▶ [Task material]
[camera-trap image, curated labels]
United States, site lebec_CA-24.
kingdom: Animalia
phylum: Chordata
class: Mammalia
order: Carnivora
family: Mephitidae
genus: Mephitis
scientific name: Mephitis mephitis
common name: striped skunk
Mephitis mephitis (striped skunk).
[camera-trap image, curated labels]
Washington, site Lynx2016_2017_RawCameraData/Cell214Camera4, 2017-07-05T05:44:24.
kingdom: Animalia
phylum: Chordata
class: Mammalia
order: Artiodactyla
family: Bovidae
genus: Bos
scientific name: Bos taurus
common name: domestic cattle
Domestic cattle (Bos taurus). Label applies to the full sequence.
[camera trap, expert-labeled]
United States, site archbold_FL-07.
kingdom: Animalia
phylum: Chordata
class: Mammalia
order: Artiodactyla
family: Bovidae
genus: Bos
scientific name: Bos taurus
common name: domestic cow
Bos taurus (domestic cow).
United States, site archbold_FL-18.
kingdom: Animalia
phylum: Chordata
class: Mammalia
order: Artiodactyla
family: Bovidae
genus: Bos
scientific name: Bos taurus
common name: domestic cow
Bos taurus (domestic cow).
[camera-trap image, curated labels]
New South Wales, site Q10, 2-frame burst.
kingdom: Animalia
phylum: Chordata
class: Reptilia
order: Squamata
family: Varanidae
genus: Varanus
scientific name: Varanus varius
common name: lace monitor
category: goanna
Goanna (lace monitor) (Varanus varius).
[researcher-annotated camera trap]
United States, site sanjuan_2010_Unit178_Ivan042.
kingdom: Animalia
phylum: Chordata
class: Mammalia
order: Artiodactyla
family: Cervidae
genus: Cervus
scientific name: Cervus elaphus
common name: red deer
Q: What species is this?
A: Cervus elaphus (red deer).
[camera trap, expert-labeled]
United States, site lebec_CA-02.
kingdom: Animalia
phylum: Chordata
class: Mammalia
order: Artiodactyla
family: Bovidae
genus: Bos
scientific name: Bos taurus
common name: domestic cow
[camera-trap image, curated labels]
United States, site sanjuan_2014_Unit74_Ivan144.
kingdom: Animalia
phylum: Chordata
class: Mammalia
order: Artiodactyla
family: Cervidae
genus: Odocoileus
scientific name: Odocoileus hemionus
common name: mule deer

▶ [How to complete this task]
Every entry needs to be copied again, word for word.

▶ [Result of the exercise]
[camera-trap image, curated labels]
United States, site lebec_CA-24.
kingdom: Animalia
phylum: Chordata
class: Mammalia
order: Carnivora
family: Mephitidae
genus: Mephitis
scientific name: Mephitis mephitis
common name: striped skunk
Mephitis mephitis (striped skunk).
[camera-trap image, curated labels]
Washington, site Lynx2016_2017_RawCameraData/Cell214Camera4, 2017-07-05T05:44:24.
kingdom: Animalia
phylum: Chordata
class: Mammalia
order: Artiodactyla
family: Bovidae
genus: Bos
scientific name: Bos taurus
common name: domestic cattle
Domestic cattle (Bos taurus). Label applies to the full sequence.
[camera trap, expert-labeled]
United States, site archbold_FL-07.
kingdom: Animalia
phylum: Chordata
class: Mammalia
order: Artiodactyla
family: Bovidae
genus: Bos
scientific name: Bos taurus
common name: domestic cow
Bos taurus (domestic cow).
United States, site archbold_FL-18.
kingdom: Animalia
phylum: Chordata
class: Mammalia
order: Artiodactyla
family: Bovidae
genus: Bos
scientific name: Bos taurus
common name: domestic cow
Bos taurus (domestic cow).
[camera-trap image, curated labels]
New South Wales, site Q10, 2-frame burst.
kingdom: Animalia
phylum: Chordata
class: Reptilia
order: Squamata
family: Varanidae
genus: Varanus
scientific name: Varanus varius
common name: lace monitor
category: goanna
Goanna (lace monitor) (Varanus varius).
[researcher-annotated camera trap]
United States, site sanjuan_2010_Unit178_Ivan042.
kingdom: Animalia
phylum: Chordata
class: Mammalia
order: Artiodactyla
family: Cervidae
genus: Cervus
scientific name: Cervus elaphus
common name: red deer
Q: What species is this?
A: Cervus elaphus (red deer).
[camera trap, expert-labeled]
United States, site lebec_CA-02.
kingdom: Animalia
phylum: Chordata
class: Mammalia
order: Artiodactyla
family: Bovidae
genus: Bos
scientific name: Bos taurus
common name: domestic cow
[camera-trap image, curated labels]
United States, site sanjuan_2014_Unit74_Ivan144.
kingdom: Animalia
phylum: Chordata
class: Mammalia
order: Artiodactyla
family: Cervidae
genus: Odocoileus
scientific name: Odocoileus hemionus
common name: mule deer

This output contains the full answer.